Why guest VM gets paused in boot process


#1

Hi there,

I run a guest VM in KVM, but it always get paused in the boot process. Below is the info about my environment,

  1. Host OS: ubuntu 12.04 64bits with linux kernel 3.2.0.36-generic and the default kvm package
  2. Guest OS: linux kernel 2.6.23, 64bits, two cpus, 4GB memory

What’s wired is that the guest VM works well with uniprocess.
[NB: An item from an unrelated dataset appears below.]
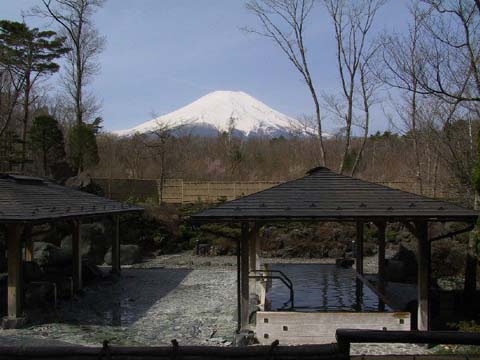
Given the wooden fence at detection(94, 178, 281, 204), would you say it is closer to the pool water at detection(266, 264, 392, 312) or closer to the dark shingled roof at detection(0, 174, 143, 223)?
the pool water at detection(266, 264, 392, 312)

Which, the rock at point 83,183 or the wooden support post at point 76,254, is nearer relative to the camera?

The guest VM is paused by the error “emulation failure”. And i find that it’s caused by an instruction in the trampoline_data section – refer to arch/x86_64/kernel/trampoline.S. I’m not sure about the SMP boot process, but it’s said BSP uses IPI to start APs, and the APs will start run the trampoline code in real mode. As shown in the trampoline.S code, the first 4 bytes will be changed to a5a5a5a5 to make a marker to let BSP know that the code has been executed by APs. But i found that BSP will run the same code section after APs have changed the first 4 bytes, but BSP starts from the fifth byte (eip=4), which is ‘C8’ and an invalid instruction.

I’m not sure if it’s normal for BSP to run the trampoline code, but it’s definitely wrong to execute from that offset. It’s said it may be caused by APIC emulation in kernel space, but I’m not sure about this.

Anyone can help me? any suggestions will be much appreciated.


#2

Below is a code snippet from arch/x86/kernel/trampoline_64.S,

ENTRY(trampoline_data)
r_base = .
fa                               cli                     # We should be safe anyway
0f 09                           wbinvd
8c c8                          mov     %cs, %ax        # Code and data in the same place
8e d8                          mov     %ax, %ds
8e d0                          mov     %ax, %es
8e c0                          mov     %ax, %ss


66 c7 06 00 00 a5 a5 a5 a5        movl    $0xA5A5A5A5, trampoline_status - r_base
                                # write marker for master knows we're running

the raw instructions for the code snippet are “fa 0f 09 8c c8 8e d8 8e d0 8e c0 66 c7 06 00 00 a5 a5 a5 a5”, and after APs run the code, it will be changed to “a5 a5 a5 a5 c8 8e d8 8e d0 8e c0 66 c7 06 00 00 a5 a5 a5 a5”. So when BSP starts run at the fifth byte ‘c8’, the emulation fails – since it’s an invalid instruction, but ‘8c c8’ is.

Any tips to debugging this problem? Thanks a lot in advance.